Courrier à adresser aux candidats à l’élection législative
30 mai 2017 - par Priartem/Electrosensibles de France - Thème : La gestion des risques
Lettre aux candidats à l’élection législative : pour une société numérique respectueuse des impératifs de santé publique

Depuis près de 17 ans, notre association se bat pour obtenir, dans le dossier des radiofréquences, une réglementation conforme aux exigences de santé publique. Les avancées scientifiques récentes qui confortent la thèse d’un risque pour la santé lié à l’exposition aux radiofréquences rendent la redéfinition de la réglementation actuelle de plus en plus urgente. D’autant que, au nom d’une idéologie du « tout sans fil », présenté comme synonyme de toujours plus de liberté, les applications technologiques utilisatrices de radiofréquences continuent à se multiplier sans aucune évaluation préalable de leur effets sanitaires (WiFi, compteurs communicants, 5 G, smart cities..) augmentant du même coup les occurrences et les niveaux d’exposition d’une population toujours plus nombreuse et d’un public toujours plus jeune.

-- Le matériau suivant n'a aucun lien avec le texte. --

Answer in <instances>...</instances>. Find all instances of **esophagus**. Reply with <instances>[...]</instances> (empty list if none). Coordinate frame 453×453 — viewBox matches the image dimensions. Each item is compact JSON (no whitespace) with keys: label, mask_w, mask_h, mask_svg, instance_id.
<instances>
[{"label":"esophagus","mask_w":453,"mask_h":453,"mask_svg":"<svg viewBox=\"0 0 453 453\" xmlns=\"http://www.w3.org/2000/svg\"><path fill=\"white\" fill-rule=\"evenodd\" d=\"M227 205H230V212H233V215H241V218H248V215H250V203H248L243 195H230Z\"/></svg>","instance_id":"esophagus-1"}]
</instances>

Nous vous proposons d’adresser aux candidats aux prochaines élections législatives de votre circonscription, la lettre ci-jointe accompagnée des 11 propositions sur lesquelles nous leur demandons de s’engager. En effet, en tant que députés, ils auront la possibilité de déposer une proposition de loi visant à mieux protéger des radiofréquences les citoyens français.

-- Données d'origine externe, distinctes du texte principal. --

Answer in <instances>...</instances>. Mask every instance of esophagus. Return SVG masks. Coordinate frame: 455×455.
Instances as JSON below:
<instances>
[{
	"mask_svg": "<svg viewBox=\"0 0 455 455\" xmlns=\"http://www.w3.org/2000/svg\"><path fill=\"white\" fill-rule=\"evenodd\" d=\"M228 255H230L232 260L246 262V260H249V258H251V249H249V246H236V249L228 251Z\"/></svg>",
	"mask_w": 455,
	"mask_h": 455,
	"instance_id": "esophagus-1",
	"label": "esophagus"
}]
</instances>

Faites-nous parvenir les réponses que vous obtiendrez.


Madame, Monsieur XXXX

Adhérent de l’ONG Priartem

adresse

Paris, le XXXX 2017

Madame, Monsieur

Objet : pour une société numérique respectueuse des impératifs de santé publique

Madame ou Monsieur,

Nous nous adressons aujourd’hui à vous en votre qualité de candidat(e) à l’élection législative dans la circonscriptions de XXXX . Depuis près de 17 ans, notre association se bat pour obtenir, dans le dossier des radiofréquences, une réglementation conforme aux exigences de santé publique. Les avancées scientifiques récentes qui confortent la thèse d’un risque pour la santé lié à l’exposition aux radiofréquences rendent la redéfinition de la réglementation actuelle de plus en plus urgente. D’autant que, au nom d’une idéologie du « tout sans fil », présenté comme synonyme de toujours plus de liberté, les applications technologiques utilisatrices de radiofréquences continuent à se multiplier sans aucune évaluation préalable de leurs effets sanitaires (WiFi, compteurs communicants, 5 G, smart cities) augmentant du même coup les occurrences et les niveaux d’exposition d’une population toujours plus nombreuse et d’un public toujours plus jeune.

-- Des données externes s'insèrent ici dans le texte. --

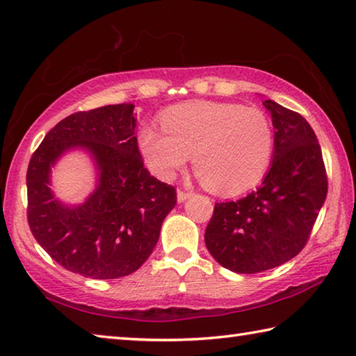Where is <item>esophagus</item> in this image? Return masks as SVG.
Wrapping results in <instances>:
<instances>
[{"instance_id": "34e87169", "label": "esophagus", "mask_w": 356, "mask_h": 356, "mask_svg": "<svg viewBox=\"0 0 356 356\" xmlns=\"http://www.w3.org/2000/svg\"><path fill=\"white\" fill-rule=\"evenodd\" d=\"M190 196H191V193H188V191H184V190H179L177 191V201L179 202H185Z\"/></svg>"}]
</instances>
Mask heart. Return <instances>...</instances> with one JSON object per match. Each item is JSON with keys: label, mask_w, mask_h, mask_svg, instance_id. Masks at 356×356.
<instances>
[{"label": "heart", "mask_w": 356, "mask_h": 356, "mask_svg": "<svg viewBox=\"0 0 356 356\" xmlns=\"http://www.w3.org/2000/svg\"><path fill=\"white\" fill-rule=\"evenodd\" d=\"M165 130L146 125L140 149L160 179H171L191 155L209 188L237 195L251 188L272 163L275 136L262 110L227 102H191L168 110Z\"/></svg>", "instance_id": "1"}]
</instances>
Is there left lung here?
I'll return each mask as SVG.
<instances>
[{
  "label": "left lung",
  "instance_id": "8db88e82",
  "mask_svg": "<svg viewBox=\"0 0 356 356\" xmlns=\"http://www.w3.org/2000/svg\"><path fill=\"white\" fill-rule=\"evenodd\" d=\"M262 104L275 129L270 170L246 197L215 204L204 236L216 262L246 275L280 267L303 250L328 191L311 125L273 100Z\"/></svg>",
  "mask_w": 356,
  "mask_h": 356
}]
</instances>
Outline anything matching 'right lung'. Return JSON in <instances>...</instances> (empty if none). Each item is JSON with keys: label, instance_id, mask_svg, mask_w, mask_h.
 Wrapping results in <instances>:
<instances>
[{"label": "right lung", "instance_id": "1", "mask_svg": "<svg viewBox=\"0 0 356 356\" xmlns=\"http://www.w3.org/2000/svg\"><path fill=\"white\" fill-rule=\"evenodd\" d=\"M134 108L120 104L70 114L29 160L28 222L34 238L64 268L92 280L136 272L177 202L174 186L144 168ZM74 149L93 160L96 186L83 203L65 204L51 190V170Z\"/></svg>", "mask_w": 356, "mask_h": 356}]
</instances>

Lors de l’actuelle mandature a été adoptée une loi, dite « loi Abeille », qui a introduit dans notre droit le principe de sobriété électromagnétique. Force est de constater que celui-ci, dont la définition reste à préciser, n’a pas suffi à réguler le développement des applications et objets numériques sans fil. Malgré nos demandes, malgré les incitations prônées par l’Agence de sécurité sanitaire, dès le « Grenelle des ondes », le législateur a refusé d’appliquer à ce dossier le principe ALARA qui veut que soit toujours recherchée la solution la plus sobre en matière d’exposition du public tout en assurant une qualité optimale des services.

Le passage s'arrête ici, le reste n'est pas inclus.